It's a bit of a tricky question, but it is possible. First, you have to normalize the unicode string into one of the 4 forms. Information on normalization is here, and a map of character examples with the different normalizations is here, and a good chart for the normalized characters is here. Essentially, normalizing just makes sure all the characters are in the same format when handling diacritics. Golang has great support for this, and most all languages should contain libraries to do this.
So for my example, convert your string to "Normalization Form D" (NFD) and utf32, so all unicode characters are their code points in 4 bytes.
All diacritic characters for the grave accent have 0x0300 next to the character. So you can do a regular expression search in ascii mode (NOT unicode mode) for ....\x00\x00\x03\x00
. From there you'd have to extract which rune location it is in. That can be done with different methods depending on which encoding you are using.
So if you land on a division of 4, you'll know its a valid character.
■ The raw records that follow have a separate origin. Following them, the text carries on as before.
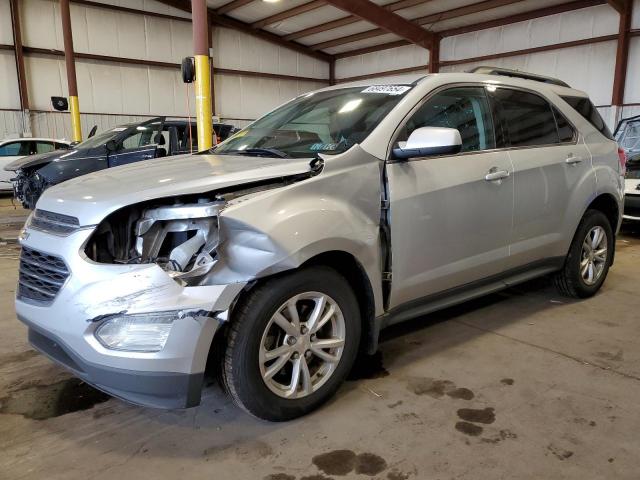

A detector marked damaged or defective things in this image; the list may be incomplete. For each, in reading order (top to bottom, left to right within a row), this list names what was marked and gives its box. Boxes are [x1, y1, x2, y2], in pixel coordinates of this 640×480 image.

crumpled hood [3, 150, 72, 172]
crumpled hood [35, 153, 316, 226]
damaged front bumper [15, 227, 245, 406]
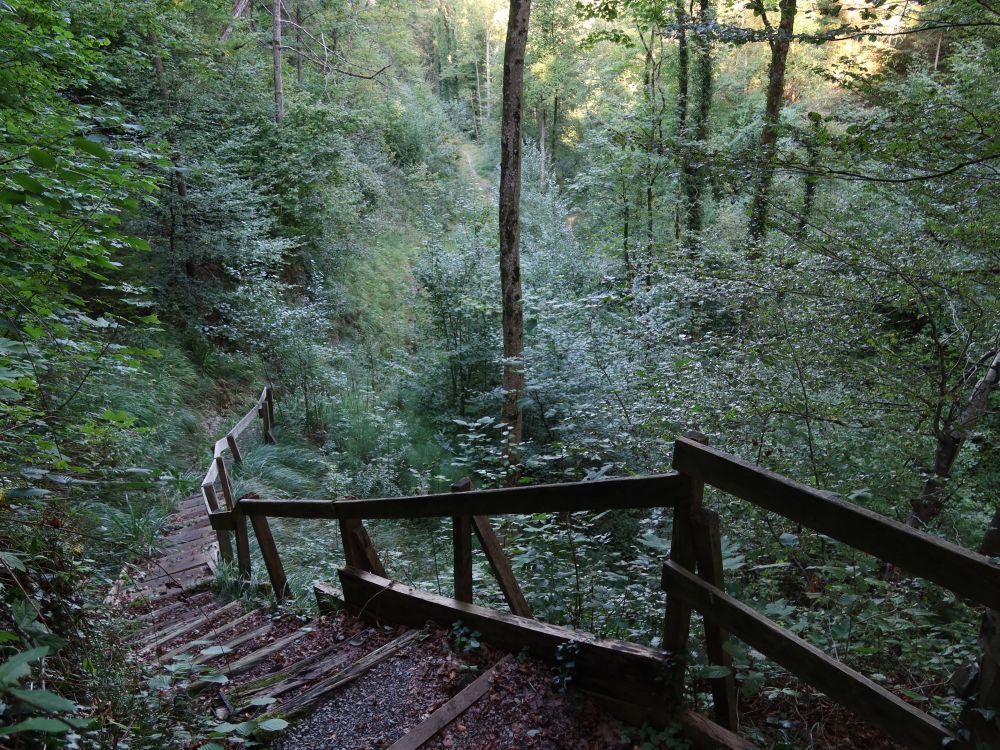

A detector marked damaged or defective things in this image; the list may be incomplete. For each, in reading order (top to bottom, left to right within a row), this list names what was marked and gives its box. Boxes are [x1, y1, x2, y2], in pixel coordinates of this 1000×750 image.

broken plank [384, 656, 508, 750]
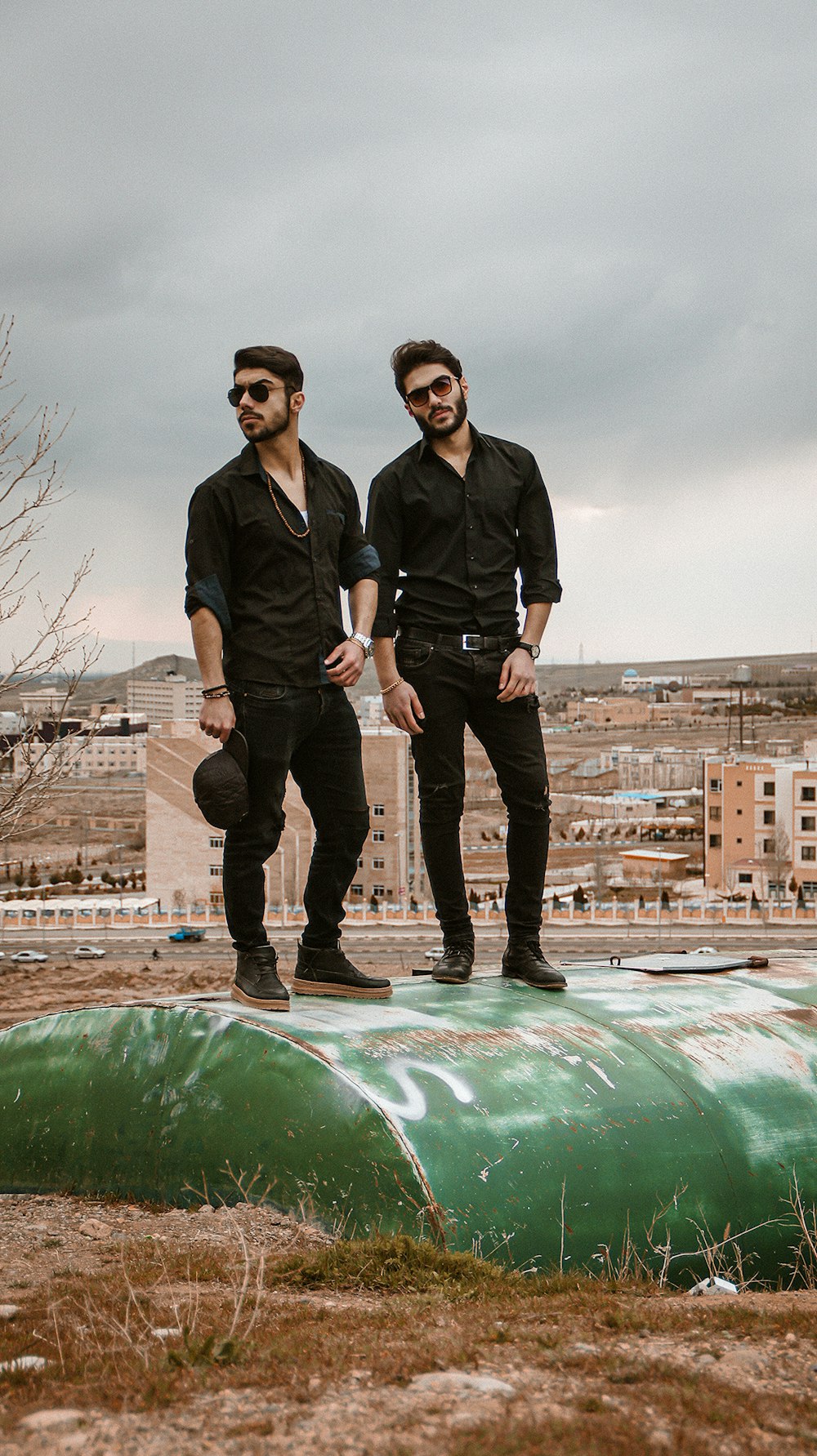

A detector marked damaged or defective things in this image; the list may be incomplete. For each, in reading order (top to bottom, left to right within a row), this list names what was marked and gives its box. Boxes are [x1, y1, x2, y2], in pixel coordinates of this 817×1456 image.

rusted metal surface [1, 960, 815, 1281]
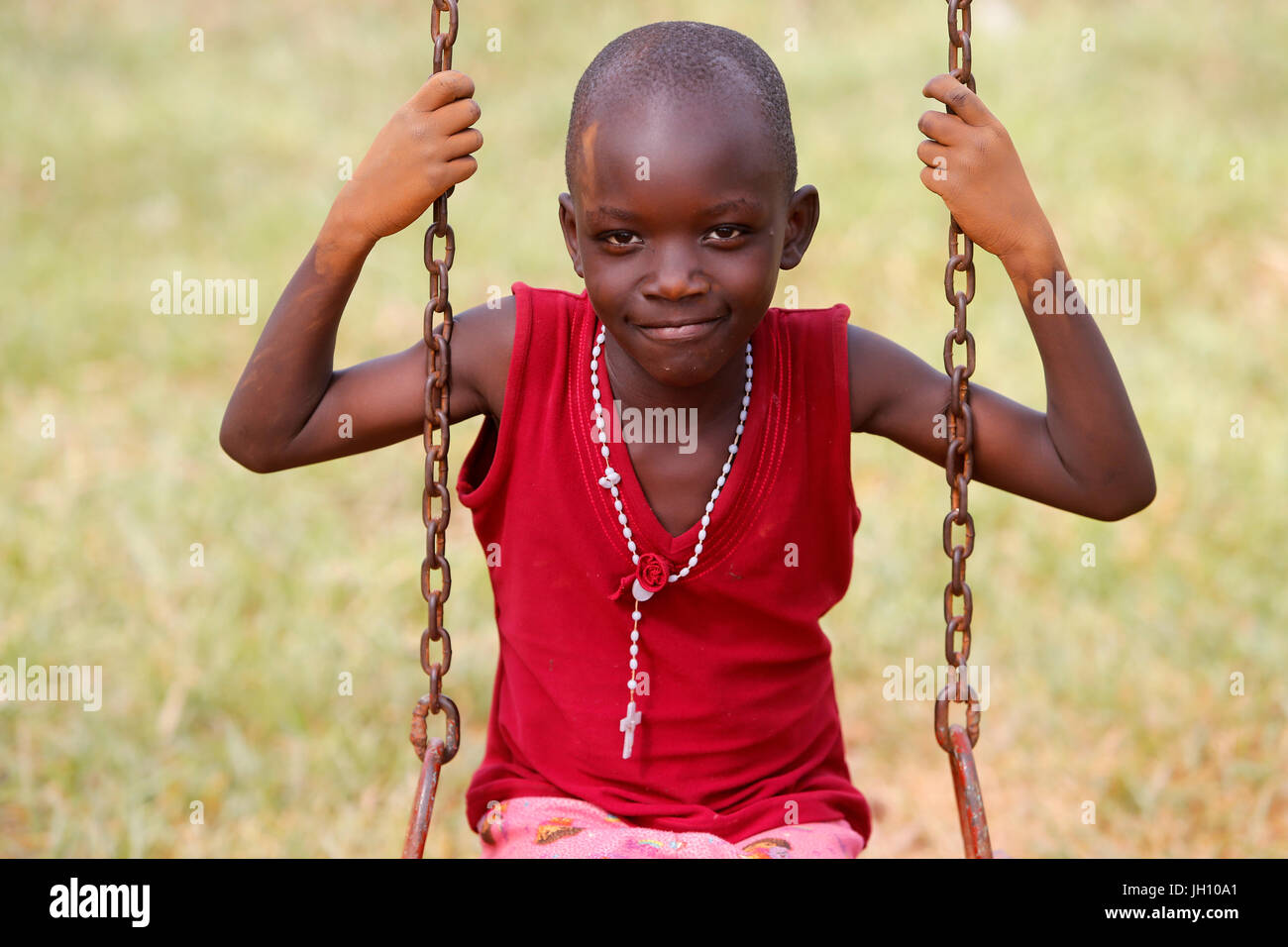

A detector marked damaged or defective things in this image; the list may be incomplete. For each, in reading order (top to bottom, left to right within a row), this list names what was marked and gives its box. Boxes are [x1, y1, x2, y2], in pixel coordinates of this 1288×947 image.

rusty metal chain [404, 0, 464, 864]
rusty metal chain [927, 0, 987, 860]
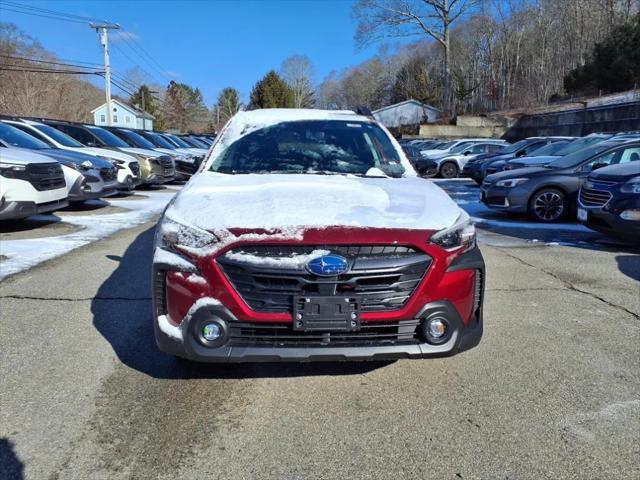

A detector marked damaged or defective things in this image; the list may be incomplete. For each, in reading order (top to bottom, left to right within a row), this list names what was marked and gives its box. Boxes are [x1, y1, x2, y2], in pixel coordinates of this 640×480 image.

Besides that, there are no official perl character groupings to do this.
Perl code as an example:
use Encode;
use Unicode::Normalize;
$StartUTF8='xàaâèaê';
$PerlEncoded=decode('utf8', $StartUTF8);
$PerlNormalized=NFD($PerlEncoded);
$UTF32Normalized=encode('utf32', $PerlNormalized);
while($UTF32Normalized =~ /(....\x00\x00\x03\x00)/gs) {
$Pos=pos($UTF32Normalized)-8;
if($Pos%4==0) {
print("$Pos\n");
}
}
But at this point, you might as well just be doing a for loop over the characters :-\
I also tried matching without needing the position test using //c, but for some reason it wouldn't work.
/^(?:....)*?(....\x00\x00\x03\x00)/gcs